Of course, that depends on whether you see the current conflict as simply politics-as-usual, in which both sides share the same basic values and aspirations, and differ only in methods (the Boehner approach); or as a struggle between individualism and collectivism, which has been going on in Europe since Rousseau and his evil love child, Karl Marx, but is still relatively new to these shores. But extending the olive branch toward an opponent who’s not prepared to extend to you the slightest shred of moral or political legitimacy is suicidal.
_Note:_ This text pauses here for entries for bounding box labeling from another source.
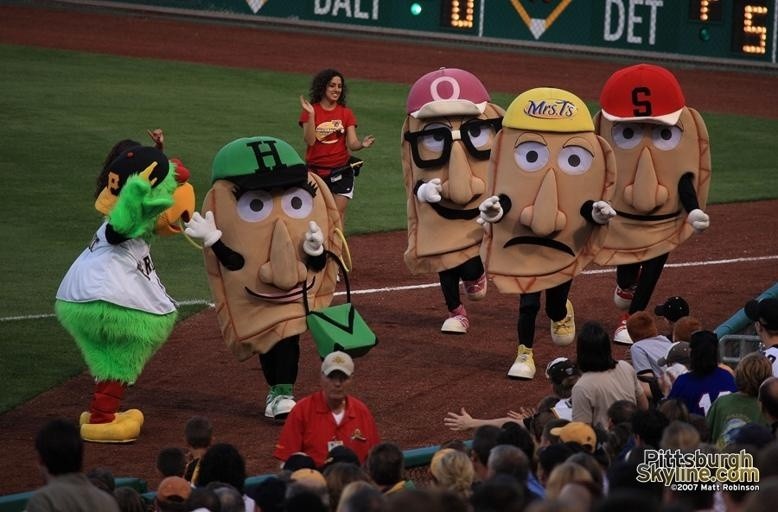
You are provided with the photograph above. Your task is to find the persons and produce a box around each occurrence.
[299,69,376,281]
[26,296,778,512]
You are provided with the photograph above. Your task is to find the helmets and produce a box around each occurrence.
[535,442,574,477]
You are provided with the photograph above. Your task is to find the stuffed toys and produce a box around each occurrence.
[52,129,201,444]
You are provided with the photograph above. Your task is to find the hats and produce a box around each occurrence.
[545,356,579,385]
[548,419,596,450]
[320,350,355,379]
[154,474,192,509]
[656,341,691,366]
[744,298,778,332]
[654,295,690,322]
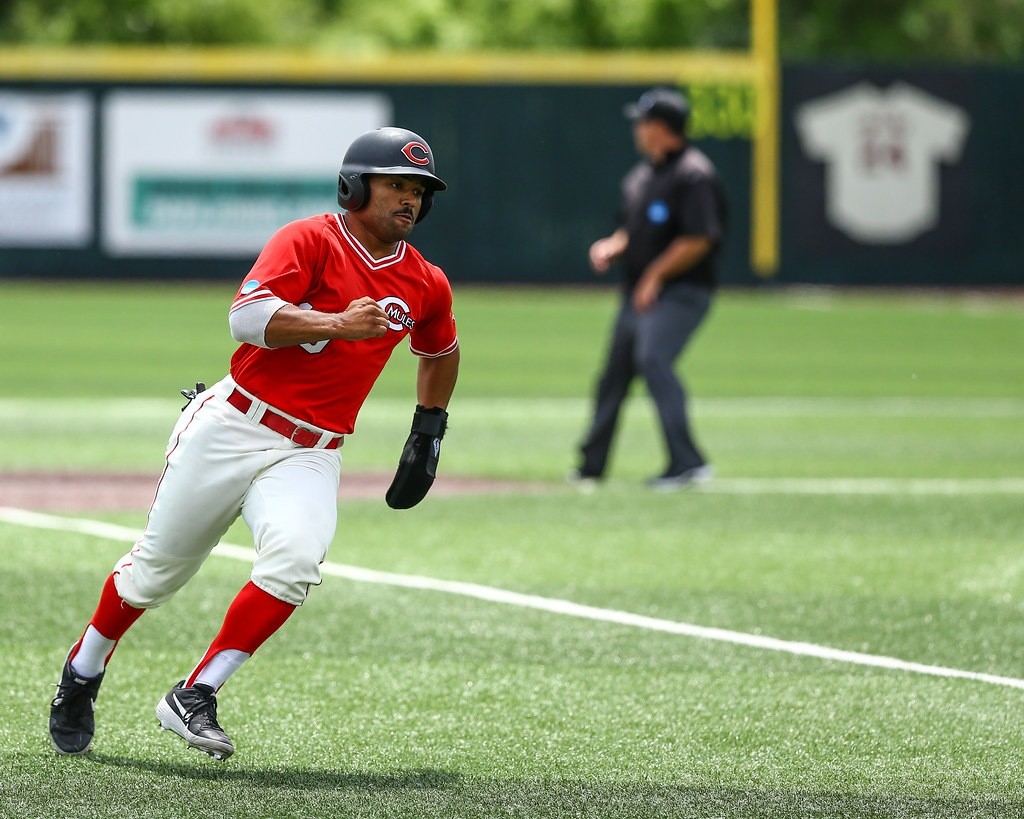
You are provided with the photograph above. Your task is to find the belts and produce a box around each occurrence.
[228,387,345,451]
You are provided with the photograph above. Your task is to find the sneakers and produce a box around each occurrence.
[156,679,233,764]
[47,639,108,755]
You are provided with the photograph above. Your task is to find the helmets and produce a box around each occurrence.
[337,127,448,226]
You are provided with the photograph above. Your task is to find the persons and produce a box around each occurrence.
[553,92,727,485]
[50,127,461,760]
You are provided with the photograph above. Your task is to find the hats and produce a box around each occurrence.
[626,91,690,137]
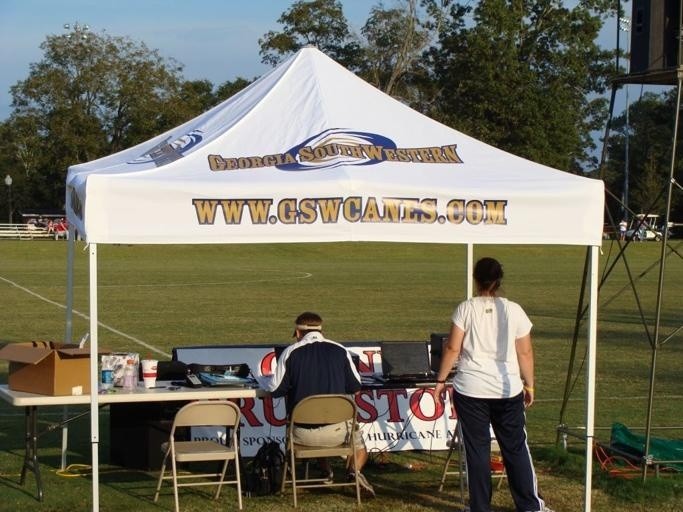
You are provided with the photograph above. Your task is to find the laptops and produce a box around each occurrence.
[379,340,439,382]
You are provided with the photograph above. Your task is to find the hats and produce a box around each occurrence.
[292,325,321,337]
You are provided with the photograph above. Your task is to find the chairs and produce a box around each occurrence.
[279,393,364,508]
[440,413,528,501]
[156,401,250,511]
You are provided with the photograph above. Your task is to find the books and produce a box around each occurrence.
[201,371,250,386]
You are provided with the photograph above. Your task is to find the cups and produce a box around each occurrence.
[140,359,159,389]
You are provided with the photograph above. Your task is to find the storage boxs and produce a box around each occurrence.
[0,339,110,395]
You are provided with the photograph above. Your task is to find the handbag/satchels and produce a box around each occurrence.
[243,441,285,497]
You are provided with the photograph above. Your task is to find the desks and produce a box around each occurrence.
[2,379,272,501]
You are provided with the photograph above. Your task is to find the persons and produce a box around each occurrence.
[619,216,647,242]
[47,218,69,241]
[434,257,560,512]
[268,312,378,500]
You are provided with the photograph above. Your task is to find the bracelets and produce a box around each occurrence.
[436,379,445,383]
[523,387,535,392]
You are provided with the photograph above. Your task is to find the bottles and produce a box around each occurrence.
[100,353,115,393]
[123,359,137,394]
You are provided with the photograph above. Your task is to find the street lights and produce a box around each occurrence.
[4,174,12,223]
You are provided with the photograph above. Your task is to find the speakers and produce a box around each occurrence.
[430,333,459,373]
[631,0,683,72]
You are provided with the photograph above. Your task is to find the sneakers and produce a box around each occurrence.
[320,468,376,502]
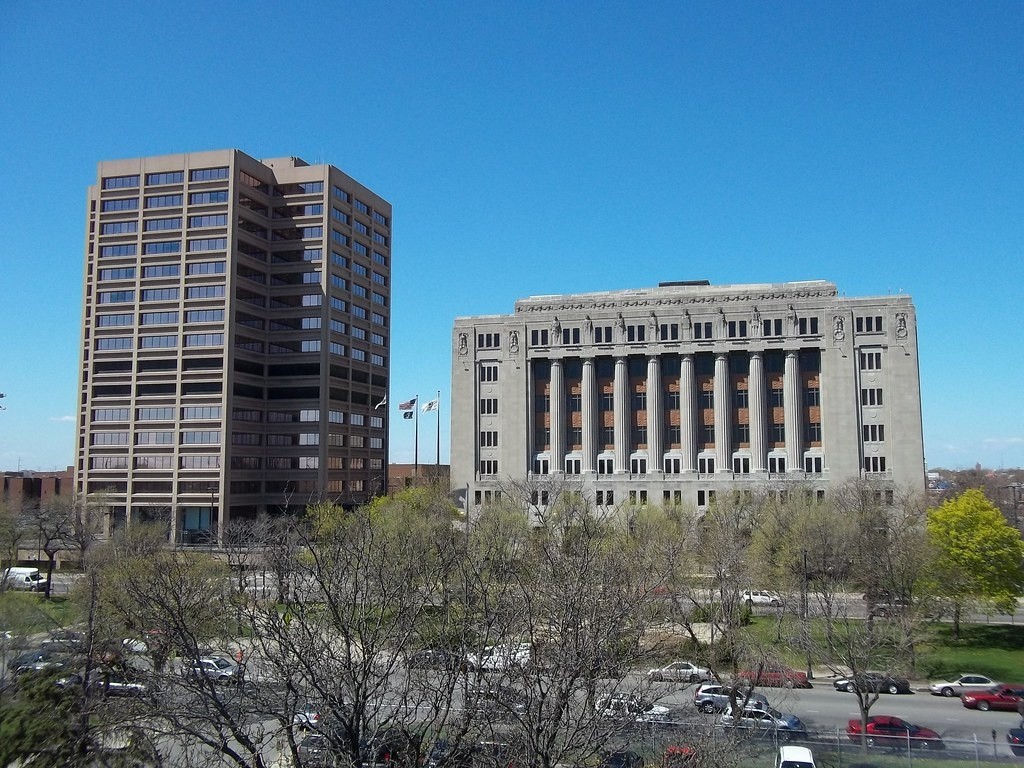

Unless, of course, you think it’s all a big game, a racket in which both sides have pretended to fight in order to divvy up the near-boundless swag of the federal treasury and keep the suckers back home happy come election time with a little kabuki and pantomime.
Accordingly, over the past two decades, the establishment Republicans — who knew the Rockefeller wing had such tenacity? — have nominated a string of reach-across-the-aisle types, and where has that gotten them? In the aftermath of 9/11, the author of the No Child Left Behind act was pilloried as a warmongering beast, McCain was savaged by his former “buddies” in the media as the walking dead, and Romney stood by mildly as he was accused by the Democrats of murder and Obama cried for revenge.
You can’t win a fight unless you’re prepared to credit your enemy with the will and the capacity to achieve his stated objectives, and as long as the Republicans continue to treat the Democrats as just a slightly more extreme version of themselves, they’ll continue to lose. On November 6, conservatives received a valuable object lesson in living inside their own bubble, slurping up what Fox News told them and believing that the ghost of Ronald Reagan’s 1980 electorate would once again show up at the polls, like the phantom army in Tolkein’s Lord of the Rings. Meanwhile, in the 40 years since they seized control of the Democratic party, leftist radicals have honed their divisive message and perfected their blunt-force tactics — all in the service of a strategy, as the actions of President Obama make abundantly clear.
Yes, there are 30 Republican governors and the Party hasn't been stronger at the state level for generations, and there are reasons for that strength that should be translatable to the national scene.  But it still is hard not to despair for a culture and politic predicated on promoting and protecting individual liberty, self-reliance, free-enterprise, and the rule of law.